Intuiface is a software package that allows users to design, program, and deploy data-driven interactive experiences for any screen. Coding knowledge isn’t required, so anyone with an understanding of design or prototyping software could easily pick it up and start working in it. I started using it back in August 2016, when I started at 2 Fish Co, and it has become an integral part of my daily workload.
The software package consists of a Composer, Players, and your account for handling storage and data. Intuiface Composer is where you design and program your experiences using a Windows PC. Once an experience in finished, it can be published to your Intuiface account’s cloud storage. Intuiface Players allow you to access your cloud account to download and deploy experiences anywhere. From your web browser, you can access a data tracking page where you can review and analyze specific collected data on your experiences.
Design & Development
If you’ve worked in programs like Sketch, Adobe XD, or InVision Studio, the Intuiface Composer should look very familiar to you. Wireframes can be easily recreated, so you can quickly start prototyping and testing. Elements such as shapes, images, video, audio, 3D renderings, or even HTML snippets can be dropped in and adjusted using the Properties panel. I’ve had some issues where playing videos will affect the performance and frame rate, so it’s best to be smart about limiting video usage. Once your design is finished, you can substitute your wireframes with final designs you’ve created elsewhere using a robust content library system.

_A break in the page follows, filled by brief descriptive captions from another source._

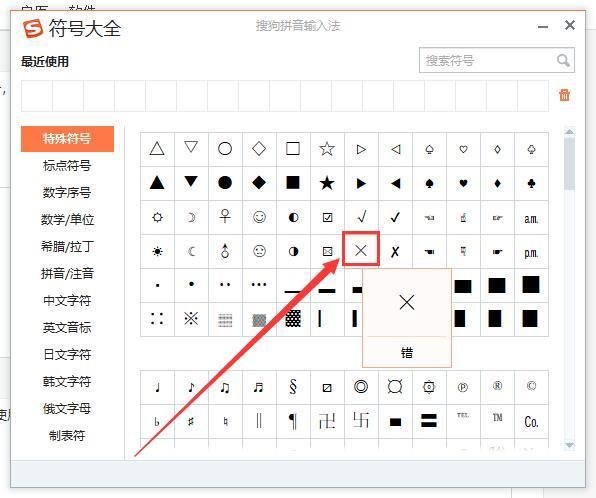 怎样打出乘号?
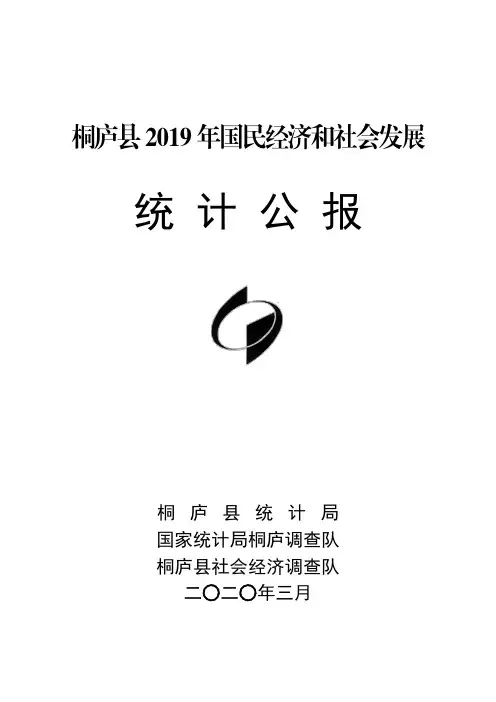 桐庐县2019年国民经济和社会发展统计公报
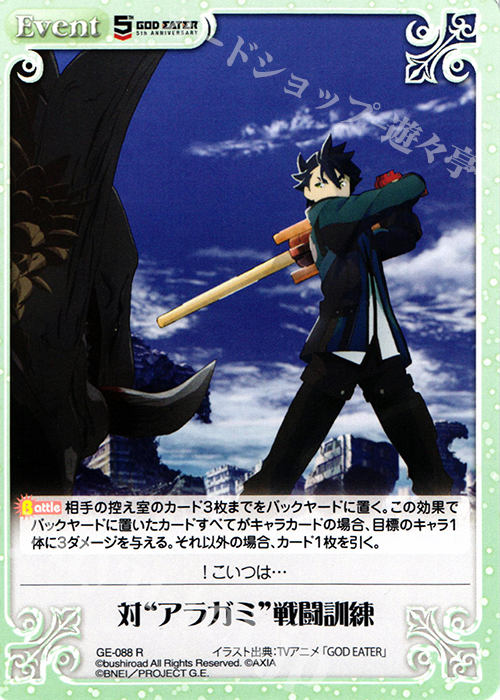R 対“アラガミ”戦闘訓練 | 販売 | GOD EATER 5th ANNIVERSARY EDITION 1.00 | ChaosTCG｜カオス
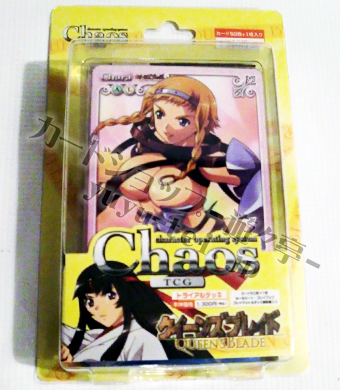 OS:クイーンズブレイド1.00 トライアルデッキ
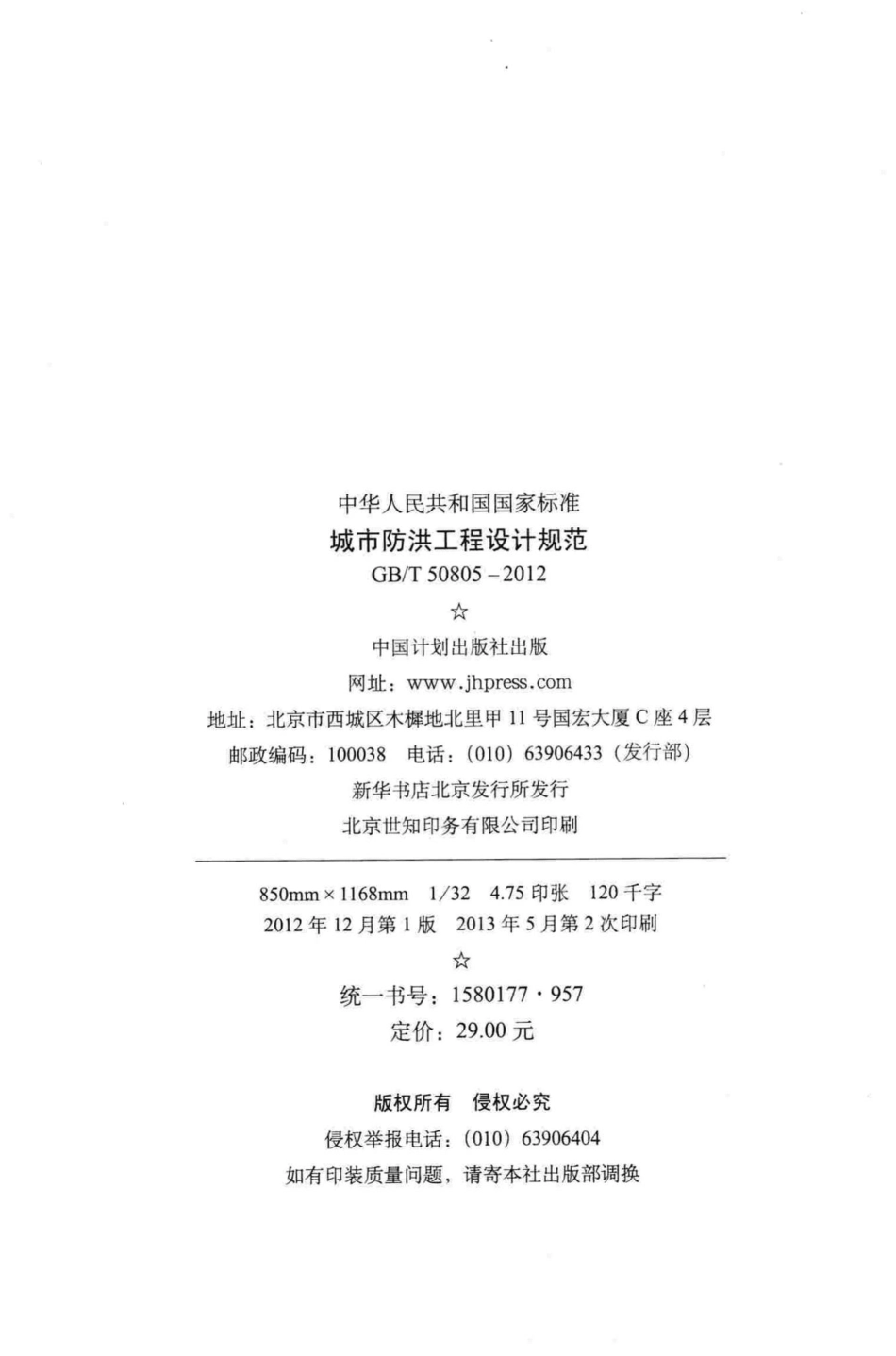 城市防洪工程设计规范 GBT50805-2012.pdf_第3页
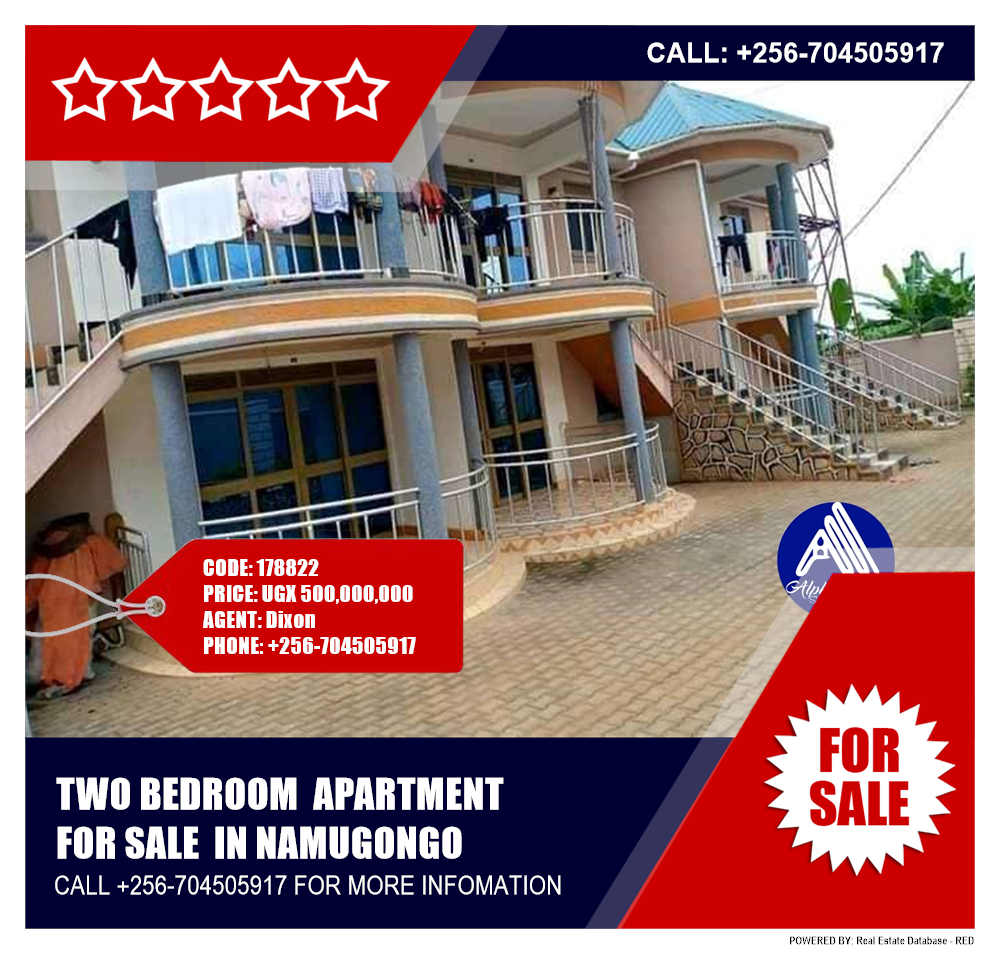 2 bedroom Apartment  for sale in Namugongo Wakiso Uganda, code: 178822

Now it’s time to start making things work! Intuiface doesn’t require you to have any knowledge of coding, as everything can be controlled through a simple visual Trigger/Action system. For example, say you want to make a button that takes users back to a homepage. You would select your home button asset, then add the trigger “when button is tapped.” Actions are the result of a trigger taking place, so you would want to add “go to page—Home” to complete your interaction. Several actions can be added to every trigger, so it’s possible to create really complex scenarios or beautiful, multi-step animations.
There are tons of APIs (Application Programming Interfaces) that can be linked to Intuiface via a built-in API Explorer, so you can take your user experience beyond the screen and have it link to other web-based services. We’ve successfully used the Phidget Sensor and Phidget RFID API in the past, allowing user to interact with physical products to trigger on-screen actions.
So you’ve designed and developed your first interactive experience in Intuiface… Now what?
In Composer, tap the Publish button to upload your file to the cloud. Once that’s ready, you can access your Intuiface account from any web browser to view all of your published experiences and deployment options. It lists every Player and computer that is available, and you can tap a button to easily begin deploying your experiences. These features make remote support and version control quick and simple—all you need is an internet connection. Intuiface experiences with lots of media can turn into pretty large files, so having a good, consistent connection is important if you’re using remote deployment. If you’d rather deploy manually, files can be loaded onto any USB device, copied over, and run like any other executable.
During the design process, you can set up data tracking triggers that can be assigned to anything a user could possibly interact with. It can also be set up to collect data from forms. This is all available to you in your online account, where you can set up data to be logged in services like Google Analytics or exported as an Excel document. Every account comes with 1000 trackable data points per month, but more can be added by upgrading your plan. This has been more than enough for us, and tracked data often helps us make important user experience decisions for new projects.
Intuiface has come a long way since I started working in it. It used to be plagued with crashing errors and bugs, but the developers have clearly worked hard to resolve so many of those issues over the past two years. The current build is extremely reliable, and they continue to make meaningful quality-of-life adjustments pretty regularly. Our support with their team has been phenomenal, and they also have a very tight-knit developer community where they engage with users and take feature requests. I would highly recommend Intuiface, as it allows us to create amazing touch screen experiences efficiently for several of our clients.